The spread of WMD and other technologies is a significant threat to U.S. national security. That’s why the FBI established its Counterproliferation Center (CPC) in The January U.S.

nuclear posture review, portions of which leaked to the press in March, mentioned potential counterproliferation measures, including a robust missile defense system, new nuclear weapons to defeat hardened and deeply buried targets, and new, lower-yield nuclear warheads to “deter enemy use of WMD [weapons of mass destruction] or limit collateral damage.”.

U.S. Security Coordinator for Israel and the Palestinian Authority; Arms Control and International Security. The Office of Counterproliferation Initiatives leads efforts to develop, implement, and improve counterproliferation policies, which are designed to impede the proliferation of weapons of mass destruction.

It works closely with the. The Bush administration further elevated counterproliferation in U.S. strategy in the new strategic environment created by the 9/11 terrorist attacks.

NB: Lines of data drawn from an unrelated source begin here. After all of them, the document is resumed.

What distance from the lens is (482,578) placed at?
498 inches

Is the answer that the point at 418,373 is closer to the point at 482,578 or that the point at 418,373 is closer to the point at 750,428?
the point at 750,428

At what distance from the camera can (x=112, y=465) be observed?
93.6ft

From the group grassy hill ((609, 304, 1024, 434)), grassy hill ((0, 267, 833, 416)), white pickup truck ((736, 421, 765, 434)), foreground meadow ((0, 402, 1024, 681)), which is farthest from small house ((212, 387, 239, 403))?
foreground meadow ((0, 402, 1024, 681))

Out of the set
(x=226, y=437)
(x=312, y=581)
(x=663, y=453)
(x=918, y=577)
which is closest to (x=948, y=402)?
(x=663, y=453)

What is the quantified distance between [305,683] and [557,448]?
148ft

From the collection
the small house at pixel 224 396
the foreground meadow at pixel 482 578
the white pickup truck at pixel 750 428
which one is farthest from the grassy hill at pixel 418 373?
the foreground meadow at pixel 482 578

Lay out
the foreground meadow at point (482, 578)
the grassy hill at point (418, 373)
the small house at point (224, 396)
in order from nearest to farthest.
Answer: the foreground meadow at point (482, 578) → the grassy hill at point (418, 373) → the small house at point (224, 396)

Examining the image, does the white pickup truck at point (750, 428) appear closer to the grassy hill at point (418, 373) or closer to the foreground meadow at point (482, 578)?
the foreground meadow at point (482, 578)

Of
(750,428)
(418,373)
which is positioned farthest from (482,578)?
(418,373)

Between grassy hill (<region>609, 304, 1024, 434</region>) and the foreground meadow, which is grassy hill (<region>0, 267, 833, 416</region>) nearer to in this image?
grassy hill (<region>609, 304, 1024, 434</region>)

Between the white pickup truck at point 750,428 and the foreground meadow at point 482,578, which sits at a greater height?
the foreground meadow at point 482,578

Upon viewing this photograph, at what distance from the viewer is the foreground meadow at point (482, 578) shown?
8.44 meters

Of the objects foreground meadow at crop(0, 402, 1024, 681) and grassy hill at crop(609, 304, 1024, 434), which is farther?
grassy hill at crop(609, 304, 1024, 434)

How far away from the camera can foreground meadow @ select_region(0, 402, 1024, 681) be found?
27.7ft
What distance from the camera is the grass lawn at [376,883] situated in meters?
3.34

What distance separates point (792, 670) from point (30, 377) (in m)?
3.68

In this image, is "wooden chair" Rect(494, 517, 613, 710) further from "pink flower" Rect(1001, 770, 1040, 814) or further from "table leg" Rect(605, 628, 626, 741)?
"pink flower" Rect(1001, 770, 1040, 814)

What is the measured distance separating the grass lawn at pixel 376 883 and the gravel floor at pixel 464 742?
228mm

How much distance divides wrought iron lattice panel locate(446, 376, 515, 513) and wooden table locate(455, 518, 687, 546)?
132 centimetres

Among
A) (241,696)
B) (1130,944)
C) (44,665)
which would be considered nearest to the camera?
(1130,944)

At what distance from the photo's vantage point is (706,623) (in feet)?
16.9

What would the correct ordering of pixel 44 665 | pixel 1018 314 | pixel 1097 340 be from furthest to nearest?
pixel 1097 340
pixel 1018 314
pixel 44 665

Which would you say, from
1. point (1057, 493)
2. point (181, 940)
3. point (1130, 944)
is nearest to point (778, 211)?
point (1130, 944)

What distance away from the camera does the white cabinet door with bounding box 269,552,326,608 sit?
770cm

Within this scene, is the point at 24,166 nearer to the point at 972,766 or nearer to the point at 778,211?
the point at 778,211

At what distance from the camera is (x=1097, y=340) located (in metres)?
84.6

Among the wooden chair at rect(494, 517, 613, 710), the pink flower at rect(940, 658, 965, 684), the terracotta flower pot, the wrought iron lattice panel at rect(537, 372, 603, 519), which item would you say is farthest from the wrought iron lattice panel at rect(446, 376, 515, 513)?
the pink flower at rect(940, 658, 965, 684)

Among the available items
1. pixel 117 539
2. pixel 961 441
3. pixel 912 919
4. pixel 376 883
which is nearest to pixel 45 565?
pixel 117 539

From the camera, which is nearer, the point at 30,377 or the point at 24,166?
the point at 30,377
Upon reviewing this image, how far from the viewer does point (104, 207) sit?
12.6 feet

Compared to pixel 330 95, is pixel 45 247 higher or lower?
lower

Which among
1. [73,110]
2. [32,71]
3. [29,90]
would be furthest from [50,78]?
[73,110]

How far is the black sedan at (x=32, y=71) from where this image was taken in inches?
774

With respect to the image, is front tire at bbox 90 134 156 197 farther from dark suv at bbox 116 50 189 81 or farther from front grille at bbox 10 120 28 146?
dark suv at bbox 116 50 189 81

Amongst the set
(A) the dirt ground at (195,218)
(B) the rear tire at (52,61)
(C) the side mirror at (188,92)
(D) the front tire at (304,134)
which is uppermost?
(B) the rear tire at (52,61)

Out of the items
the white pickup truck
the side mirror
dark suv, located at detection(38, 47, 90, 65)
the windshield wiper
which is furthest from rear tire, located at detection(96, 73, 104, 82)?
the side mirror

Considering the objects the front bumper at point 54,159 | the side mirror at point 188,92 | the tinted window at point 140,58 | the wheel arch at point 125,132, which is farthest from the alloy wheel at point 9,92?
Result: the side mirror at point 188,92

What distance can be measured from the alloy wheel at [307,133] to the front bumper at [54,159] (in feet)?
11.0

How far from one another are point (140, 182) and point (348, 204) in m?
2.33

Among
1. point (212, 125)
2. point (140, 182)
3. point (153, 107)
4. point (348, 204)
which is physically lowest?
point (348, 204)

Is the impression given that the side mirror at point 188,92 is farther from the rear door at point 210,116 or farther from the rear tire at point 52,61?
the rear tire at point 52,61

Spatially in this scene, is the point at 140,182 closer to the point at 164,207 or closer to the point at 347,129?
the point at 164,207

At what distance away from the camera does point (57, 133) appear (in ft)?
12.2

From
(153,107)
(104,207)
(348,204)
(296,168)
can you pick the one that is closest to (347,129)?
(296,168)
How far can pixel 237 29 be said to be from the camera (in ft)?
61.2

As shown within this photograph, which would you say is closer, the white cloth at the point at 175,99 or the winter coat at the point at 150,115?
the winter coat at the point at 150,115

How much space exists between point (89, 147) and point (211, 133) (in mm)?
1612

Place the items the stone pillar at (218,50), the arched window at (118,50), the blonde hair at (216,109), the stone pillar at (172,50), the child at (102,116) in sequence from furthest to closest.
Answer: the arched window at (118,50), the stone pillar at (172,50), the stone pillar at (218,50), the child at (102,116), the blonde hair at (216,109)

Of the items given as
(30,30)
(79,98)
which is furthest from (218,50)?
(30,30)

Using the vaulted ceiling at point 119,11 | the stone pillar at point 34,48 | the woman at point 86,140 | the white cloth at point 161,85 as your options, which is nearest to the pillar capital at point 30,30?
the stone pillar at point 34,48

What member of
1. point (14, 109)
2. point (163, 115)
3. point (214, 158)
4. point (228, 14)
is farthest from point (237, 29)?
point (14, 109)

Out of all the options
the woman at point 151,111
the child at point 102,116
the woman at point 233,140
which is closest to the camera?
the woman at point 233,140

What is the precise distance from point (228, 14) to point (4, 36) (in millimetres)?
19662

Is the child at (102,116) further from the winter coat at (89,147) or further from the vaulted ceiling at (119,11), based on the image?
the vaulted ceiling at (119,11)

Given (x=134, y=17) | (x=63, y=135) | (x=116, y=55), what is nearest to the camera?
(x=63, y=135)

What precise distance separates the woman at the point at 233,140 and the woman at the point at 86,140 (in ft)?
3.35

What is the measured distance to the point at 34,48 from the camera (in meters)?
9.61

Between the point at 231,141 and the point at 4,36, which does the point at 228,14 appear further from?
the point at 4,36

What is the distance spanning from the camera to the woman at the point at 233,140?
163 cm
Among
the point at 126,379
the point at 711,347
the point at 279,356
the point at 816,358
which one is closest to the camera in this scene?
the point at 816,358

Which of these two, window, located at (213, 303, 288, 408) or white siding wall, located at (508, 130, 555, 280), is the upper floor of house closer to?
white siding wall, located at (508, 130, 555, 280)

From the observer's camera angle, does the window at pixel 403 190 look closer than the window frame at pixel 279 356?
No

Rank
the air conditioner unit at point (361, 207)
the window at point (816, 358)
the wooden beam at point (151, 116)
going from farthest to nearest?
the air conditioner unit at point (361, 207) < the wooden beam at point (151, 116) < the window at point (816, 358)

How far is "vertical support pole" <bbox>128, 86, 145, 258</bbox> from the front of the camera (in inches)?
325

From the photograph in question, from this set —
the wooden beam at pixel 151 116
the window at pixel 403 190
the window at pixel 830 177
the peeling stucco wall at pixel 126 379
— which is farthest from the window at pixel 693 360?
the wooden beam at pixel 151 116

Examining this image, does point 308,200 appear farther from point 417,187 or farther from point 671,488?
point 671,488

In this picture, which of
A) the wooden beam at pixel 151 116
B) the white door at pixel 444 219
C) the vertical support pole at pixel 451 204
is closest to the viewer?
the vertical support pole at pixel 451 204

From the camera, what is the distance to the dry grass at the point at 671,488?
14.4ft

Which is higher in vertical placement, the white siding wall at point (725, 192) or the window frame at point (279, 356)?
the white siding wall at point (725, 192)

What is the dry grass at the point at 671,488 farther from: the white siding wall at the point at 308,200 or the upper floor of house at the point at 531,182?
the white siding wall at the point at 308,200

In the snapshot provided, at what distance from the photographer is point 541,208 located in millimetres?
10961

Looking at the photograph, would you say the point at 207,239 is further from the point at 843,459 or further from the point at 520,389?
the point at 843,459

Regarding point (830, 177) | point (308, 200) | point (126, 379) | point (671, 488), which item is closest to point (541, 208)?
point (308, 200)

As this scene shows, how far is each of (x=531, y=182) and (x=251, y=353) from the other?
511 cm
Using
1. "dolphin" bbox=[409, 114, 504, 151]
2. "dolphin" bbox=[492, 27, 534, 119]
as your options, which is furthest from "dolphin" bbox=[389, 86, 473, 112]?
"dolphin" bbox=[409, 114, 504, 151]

For the Pentagon, the increased emphasis on counterproliferation has translated into four objectives: first, to keep WMD technology out of the wrong hands; second, to eliminate or destroy WMD. In US military doctrine, counterproliferation is defined as "Those actions (e.g., detect and monitor, prepare to conduct counterproliferation operations, offensive operations, weapons of mass destruction, active defense, and passive defense) taken to defeat the threat and/or use of weapons of massdestruction against the United States, our.wrote that the NPR “would give U.S.

presidents the option of conducting a preemptive strike with precision-guided conventional bombs or nuclear weapons” against “hostile countries that threaten to use weapons of mass destruction.” 35 NPR Excerpts.

36 Weapons of Terror, p. Section Preventive War and Counterproliferation.support of U.S. military operations. Information Operations: Operations designed to achieve information superiority by adversely affecting enemy information and systems while protecting U.S.

information and systems. Counterproliferation of Weapons of Mass Destruction:Actions taken to locate, seize, destroy or capture, recover and render such.